In markets, European and U.S. shares closed higher on Wednesday as upbeat U.S. housing data boosted hopes of a recovery in the world's largest economy. That offset falls in banks on concerns over the outlook for euro zone growth.

The pan-European FTSEurofirst 300 index closed up 0.1 percent at 1,003.58 points, while the Dow Jones Industrial Average rose 2.25 percent to 10,249.54.

Tensions remained on interbank lending markets and German bonds gained as investors steered clear of more risky peripheral euro zone government debt.

The euro gained 0.2 percent against the dollar to $1.2246, coming off the global lows of the day as the New York session wound down.

Earlier, the currency fell after European Central Bank board member Christian Noyer was cited as saying that its exchange rate against the dollar was around a 10-year average and by no means at an unusually low level.

TRADE-OFF

Diplomats said a trade-off was likely between German demands for stricter enforcement of budget rules, European Commission proposals for scrutiny of national budgets before they go to parliament and French calls for an economic government.

A deal could involve an understanding on the successor to ECB President Jean-Claude Trichet, whose term expires in October 2011.

German Bundesbank chief Axel Weber is a leading contender, but he has irked many member governments and central bankers by publicly dissociating himself from the ECB's key decision last month to start buying bonds of troubled euro zone countries.

French Economy Minister Christine Lagarde said on Wednesday that euro zone governments should consider creating a formal decision-making structure to reinforce moves toward closer economic cooperation.

French daily Le Monde reported this week that President Nicolas Sarkozy was pressing for regular meetings of euro zone leaders with a secretariat to act as an economic government for the currency bloc.

European Commission President Jose Manuel Barroso said on Wednesday that creating new institutions would not enhance respect for EU budget rules and could reduce the credibility of existing community bodies and methods.

Barroso separately said banks should pay a transaction tax for banks to pay into a fund to help ease economic crises, but said the idea was unlikely to win backing.

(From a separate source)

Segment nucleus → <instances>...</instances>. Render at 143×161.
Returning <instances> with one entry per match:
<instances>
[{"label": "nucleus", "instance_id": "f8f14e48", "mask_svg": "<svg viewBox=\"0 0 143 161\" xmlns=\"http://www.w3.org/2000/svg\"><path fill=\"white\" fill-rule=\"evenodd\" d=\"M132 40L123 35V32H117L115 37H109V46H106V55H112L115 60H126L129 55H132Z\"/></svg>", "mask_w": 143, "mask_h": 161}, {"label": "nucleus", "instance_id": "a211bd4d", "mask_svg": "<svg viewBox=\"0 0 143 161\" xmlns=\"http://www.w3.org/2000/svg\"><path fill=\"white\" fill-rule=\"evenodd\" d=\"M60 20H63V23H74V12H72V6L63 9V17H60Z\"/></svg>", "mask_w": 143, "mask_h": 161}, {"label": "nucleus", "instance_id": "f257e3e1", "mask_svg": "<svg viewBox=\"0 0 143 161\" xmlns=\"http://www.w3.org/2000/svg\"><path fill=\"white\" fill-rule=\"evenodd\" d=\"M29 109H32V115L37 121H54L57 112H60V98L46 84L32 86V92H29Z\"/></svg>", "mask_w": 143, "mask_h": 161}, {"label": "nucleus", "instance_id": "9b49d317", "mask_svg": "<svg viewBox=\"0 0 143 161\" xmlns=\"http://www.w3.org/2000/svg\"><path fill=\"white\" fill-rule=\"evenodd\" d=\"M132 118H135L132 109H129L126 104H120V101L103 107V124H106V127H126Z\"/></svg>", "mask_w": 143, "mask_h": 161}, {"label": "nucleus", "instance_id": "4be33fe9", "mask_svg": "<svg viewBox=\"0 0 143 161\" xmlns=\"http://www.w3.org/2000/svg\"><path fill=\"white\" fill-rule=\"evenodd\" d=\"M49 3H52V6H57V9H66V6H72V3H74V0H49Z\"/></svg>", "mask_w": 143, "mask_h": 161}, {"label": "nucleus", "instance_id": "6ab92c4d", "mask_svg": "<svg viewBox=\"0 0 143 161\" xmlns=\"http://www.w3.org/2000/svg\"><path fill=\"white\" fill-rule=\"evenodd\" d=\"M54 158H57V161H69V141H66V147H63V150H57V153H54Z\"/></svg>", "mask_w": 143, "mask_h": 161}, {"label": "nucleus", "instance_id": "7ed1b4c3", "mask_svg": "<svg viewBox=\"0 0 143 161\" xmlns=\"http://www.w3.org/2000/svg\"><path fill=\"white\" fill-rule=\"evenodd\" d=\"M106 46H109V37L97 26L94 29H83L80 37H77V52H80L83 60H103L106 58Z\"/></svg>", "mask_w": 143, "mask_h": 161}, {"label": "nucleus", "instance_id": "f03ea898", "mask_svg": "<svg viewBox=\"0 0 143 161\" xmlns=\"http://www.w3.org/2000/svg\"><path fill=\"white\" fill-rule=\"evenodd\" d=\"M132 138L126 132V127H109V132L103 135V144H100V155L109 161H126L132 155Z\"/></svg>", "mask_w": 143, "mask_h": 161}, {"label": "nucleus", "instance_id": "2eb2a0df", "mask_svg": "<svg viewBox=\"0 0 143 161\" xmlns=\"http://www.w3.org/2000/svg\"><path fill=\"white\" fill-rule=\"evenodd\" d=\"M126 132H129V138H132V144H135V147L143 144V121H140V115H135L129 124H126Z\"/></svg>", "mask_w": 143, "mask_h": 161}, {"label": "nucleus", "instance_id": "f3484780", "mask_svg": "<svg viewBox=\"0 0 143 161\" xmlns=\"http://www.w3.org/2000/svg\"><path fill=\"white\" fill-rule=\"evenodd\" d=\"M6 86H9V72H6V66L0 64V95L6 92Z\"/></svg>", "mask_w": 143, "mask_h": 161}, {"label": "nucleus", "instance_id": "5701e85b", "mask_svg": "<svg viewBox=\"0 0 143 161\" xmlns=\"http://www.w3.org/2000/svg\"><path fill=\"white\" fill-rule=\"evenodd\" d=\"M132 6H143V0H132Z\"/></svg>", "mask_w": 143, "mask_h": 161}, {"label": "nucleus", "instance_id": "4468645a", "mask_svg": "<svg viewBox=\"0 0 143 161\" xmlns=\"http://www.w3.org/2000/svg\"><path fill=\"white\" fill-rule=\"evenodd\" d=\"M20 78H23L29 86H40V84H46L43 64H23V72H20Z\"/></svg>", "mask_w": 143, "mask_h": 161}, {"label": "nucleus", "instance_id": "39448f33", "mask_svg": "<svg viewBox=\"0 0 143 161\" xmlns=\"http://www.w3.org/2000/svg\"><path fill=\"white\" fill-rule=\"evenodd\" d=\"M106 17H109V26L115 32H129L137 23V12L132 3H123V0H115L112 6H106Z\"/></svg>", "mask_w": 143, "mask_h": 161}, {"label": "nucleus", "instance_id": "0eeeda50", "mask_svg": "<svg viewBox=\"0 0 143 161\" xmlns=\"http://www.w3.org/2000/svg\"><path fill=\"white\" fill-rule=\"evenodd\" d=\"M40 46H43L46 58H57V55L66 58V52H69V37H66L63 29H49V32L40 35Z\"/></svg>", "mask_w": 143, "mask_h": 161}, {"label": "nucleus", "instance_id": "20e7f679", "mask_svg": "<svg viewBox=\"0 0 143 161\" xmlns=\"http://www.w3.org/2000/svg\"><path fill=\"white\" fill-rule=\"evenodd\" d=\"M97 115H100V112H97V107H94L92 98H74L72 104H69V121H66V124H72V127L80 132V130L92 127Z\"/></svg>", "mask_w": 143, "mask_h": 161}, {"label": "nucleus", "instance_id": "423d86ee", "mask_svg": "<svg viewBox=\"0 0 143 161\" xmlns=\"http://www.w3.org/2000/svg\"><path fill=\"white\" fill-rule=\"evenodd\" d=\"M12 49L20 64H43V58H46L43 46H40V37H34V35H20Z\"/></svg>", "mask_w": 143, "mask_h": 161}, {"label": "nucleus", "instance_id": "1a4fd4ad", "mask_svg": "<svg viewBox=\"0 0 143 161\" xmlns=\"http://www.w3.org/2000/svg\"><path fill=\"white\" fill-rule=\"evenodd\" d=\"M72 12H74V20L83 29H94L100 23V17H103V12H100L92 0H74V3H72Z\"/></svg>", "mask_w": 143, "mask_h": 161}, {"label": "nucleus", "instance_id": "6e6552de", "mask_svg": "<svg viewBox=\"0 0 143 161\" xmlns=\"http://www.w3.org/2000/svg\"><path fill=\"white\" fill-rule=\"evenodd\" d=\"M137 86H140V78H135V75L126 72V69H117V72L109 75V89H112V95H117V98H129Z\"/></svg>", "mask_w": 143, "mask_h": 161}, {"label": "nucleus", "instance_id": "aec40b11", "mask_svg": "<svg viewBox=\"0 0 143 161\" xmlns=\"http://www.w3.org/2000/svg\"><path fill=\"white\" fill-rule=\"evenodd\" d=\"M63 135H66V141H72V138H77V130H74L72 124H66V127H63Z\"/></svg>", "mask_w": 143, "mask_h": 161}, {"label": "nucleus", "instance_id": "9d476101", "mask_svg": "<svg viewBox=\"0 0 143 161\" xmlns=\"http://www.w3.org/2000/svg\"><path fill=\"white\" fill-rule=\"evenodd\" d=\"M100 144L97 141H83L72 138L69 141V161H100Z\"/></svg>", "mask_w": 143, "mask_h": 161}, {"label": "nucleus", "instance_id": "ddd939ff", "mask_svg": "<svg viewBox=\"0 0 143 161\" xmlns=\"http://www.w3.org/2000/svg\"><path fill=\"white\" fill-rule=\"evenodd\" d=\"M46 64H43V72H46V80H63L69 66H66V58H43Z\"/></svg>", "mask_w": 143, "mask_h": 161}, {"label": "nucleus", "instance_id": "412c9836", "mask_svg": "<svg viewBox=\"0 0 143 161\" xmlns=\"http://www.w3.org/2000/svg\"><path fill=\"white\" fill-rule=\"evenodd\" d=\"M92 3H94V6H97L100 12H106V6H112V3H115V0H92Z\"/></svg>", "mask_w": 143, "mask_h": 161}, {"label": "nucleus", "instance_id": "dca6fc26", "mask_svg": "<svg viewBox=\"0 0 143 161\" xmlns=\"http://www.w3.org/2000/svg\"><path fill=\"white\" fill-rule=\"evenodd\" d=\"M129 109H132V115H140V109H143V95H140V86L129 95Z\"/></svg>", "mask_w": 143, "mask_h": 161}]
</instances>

German Chancellor Angela Merkel has argued that all 27 EU members, including ones not in the euro, should be involved in economic governance to avoid opening new divisions.

But Britain's decision not to participate in a $1 trillion EU/IMF emergency mechanism to stabilize the euro, and the new British government's opposition to closer integration, have made it more likely the euro zone will move ahead alone.

An EU diplomat said Van Rompuy did not believe an economic government would need a separate secretariat, since it could use the existing services of the European Council of EU leaders, over which he presides.

European finance ministers meet next Monday in Luxembourg to try to thrash out a reform package based on proposals from the Commission and Germany for stricter enforcement of fiscal discipline. Euro zone sources said proposals for an economic government were not on the agenda for that meeting and had not been discussed in preparatory talks.

At the same time, southern European countries under the fiercest pressure from bond markets are pressing ahead with painful reforms to clean up their public finances, restore lost economic competitiveness and regain investors' confidence.

On a broader level, the European Union said it would create a watchdog group to control credit rating agencies, and started a review of the way banks are managed.

Spanish Prime Minister Jose Luis Zapatero said on Wednesday his minority Socialist government would present a much-needed reform of the rigid labor market on June 16, with or without a deal in long-running talks with employers and trade unions.

The government would put the politically sensitive reform, designed to help bring down 20 percent unemployment by easing hiring and firing, to a final parliamentary vote without amendments, Zapatero said, setting himself on a potential collision course with the unions.

In Athens, the Greek government outlined plans to sell stakes in state-owned railways, water and real estate companies to raise billions of euros to reduce debt.